The reasoning, carried out above in connection with the embodiment described above, as regards the function of the present invention at different operating conditions, i.e. that a sufficient pressure drop may be maintained over the valve means 11-14 in order to prevent closing of the damp to 25 also at a relatively moderate velocity of the ventilating air, is pertinent also for the alternative embodiment of the valve means 11′-14′ disclosed in FIGS. 8-11. The operating condition shown in FIG. 9, having the air velocity v1, corresponds to the operating condition shown in FIG. 5, the operating condition shown in FIG. 10, having the air velocity v2, corresponds to the operating condition shown in FIG. 6 and the operating condition shown in FIG. 11, having the air velocity V3, corresponds to the operating condition shown in FIG. 7. In order to achieve the different operating conditions, schematically illustrated in FIGS. 8-10, the leaf 25′ is displaced in such a way that it to a varying degree covers the through flowing area of the air that passes the valve means 11′-14′.

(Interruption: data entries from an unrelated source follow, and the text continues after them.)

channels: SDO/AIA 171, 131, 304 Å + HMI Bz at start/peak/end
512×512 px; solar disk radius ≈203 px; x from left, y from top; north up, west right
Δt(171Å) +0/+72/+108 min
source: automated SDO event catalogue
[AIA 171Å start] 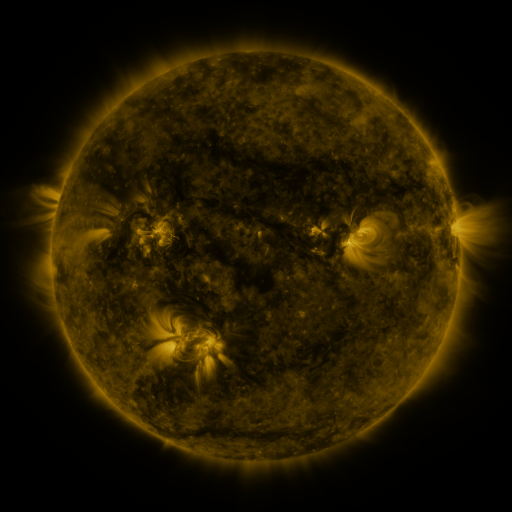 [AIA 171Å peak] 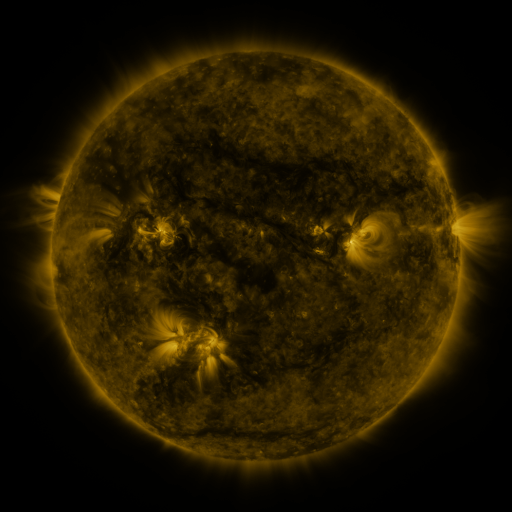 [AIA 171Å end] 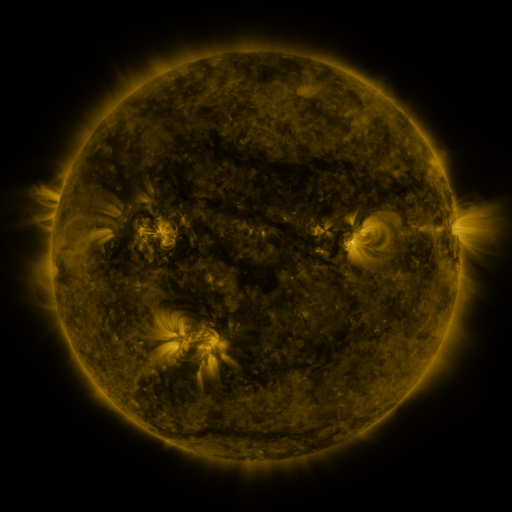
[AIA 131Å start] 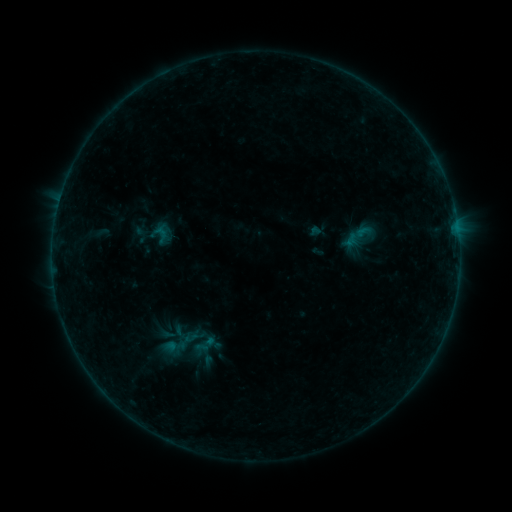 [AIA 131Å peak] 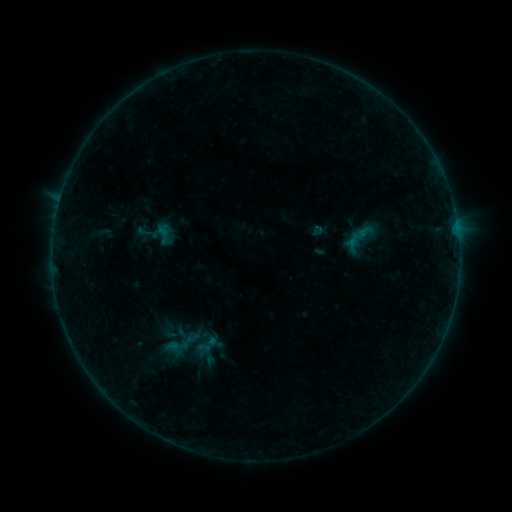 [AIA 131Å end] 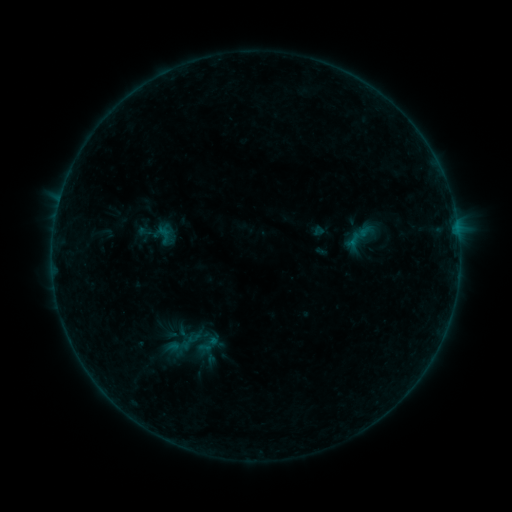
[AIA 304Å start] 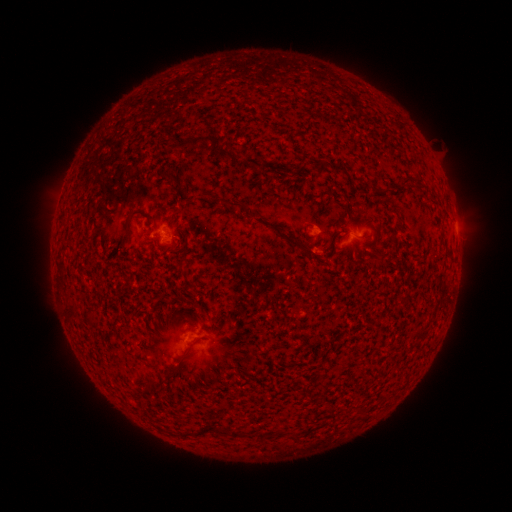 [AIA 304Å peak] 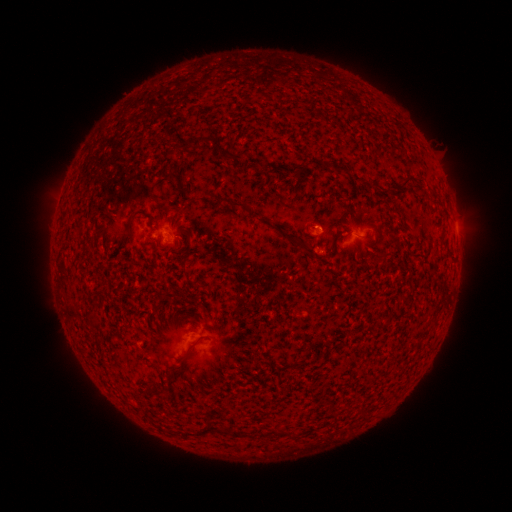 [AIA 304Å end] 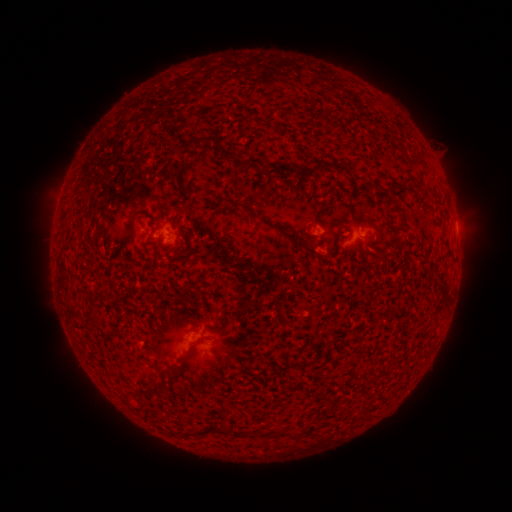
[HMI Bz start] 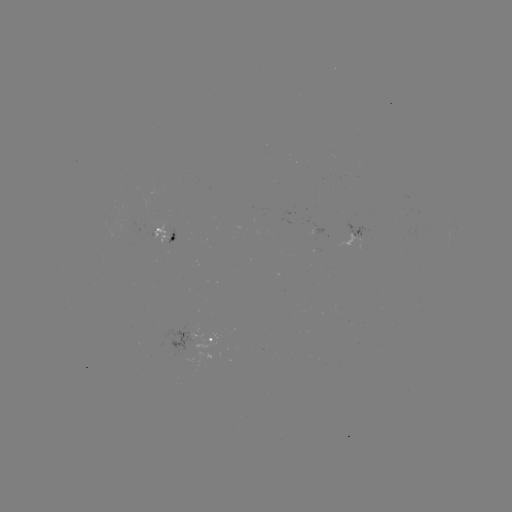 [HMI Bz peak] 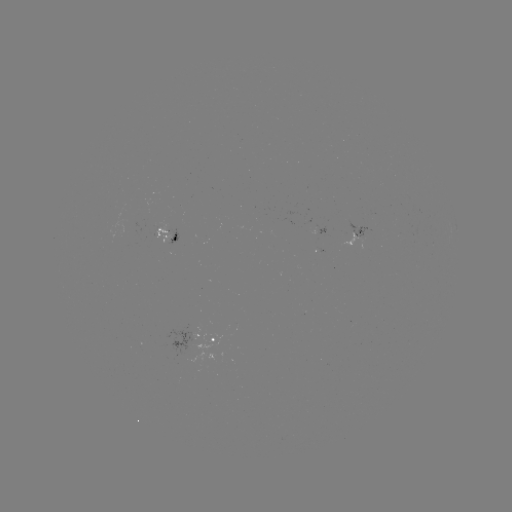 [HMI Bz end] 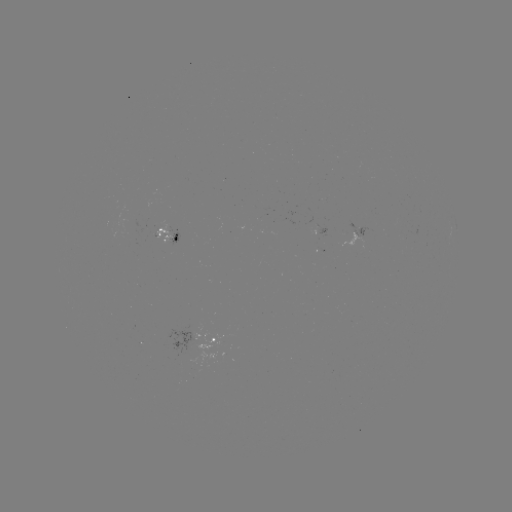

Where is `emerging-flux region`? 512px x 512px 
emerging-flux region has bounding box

As regards registering of the pressure drop over the valve means 11′-14′, this can be effected by a principally corresponding means as schematically is shown in FIG. 2.
To a sum up it should be pointed out that the basic principle of the present invention is that the flow path of the ventilating air is blocked when a certain lowest, predetermined pressure drop is measured over a measuring spot that normally constitutes a damper or the like. In its most simple design this damper may only assume two positions, i.e. opened or closed.
In connection with the function described above it is assumed that the damper 25 is adjusted automatically in correspondence to the measured pressure drop ΔP over the valve means 11-14, i.e. that the operating means 27 in a suitable way is connected to the registering means 31. However, within the scope of the invention it is also feasible that the adjustment of the dampers 25 is carried out manually, i.e. when the velocity in the system is decreased the dampers 25 are restricted, the degree of restriction being achieved empirically.
According to the embodiments described above the area regulating means constitute different types of single leaf dampers and slide dampers 25; 25′. However, within the scope of the present invention it is feasible to have different types of dampers or other structural designs of the area regulating means.
The device according to the present invention may of course be completed by a fire thermostat or the like in order to protect against fire distribution.
In order to achieve an extremely reliable indication that the damper 25; 25′ has assumed its closed position when the predetermined pressure drop is registered said damper 25; 25′ may be brought to actuate a micro switch in connection with the attaining of said closed position.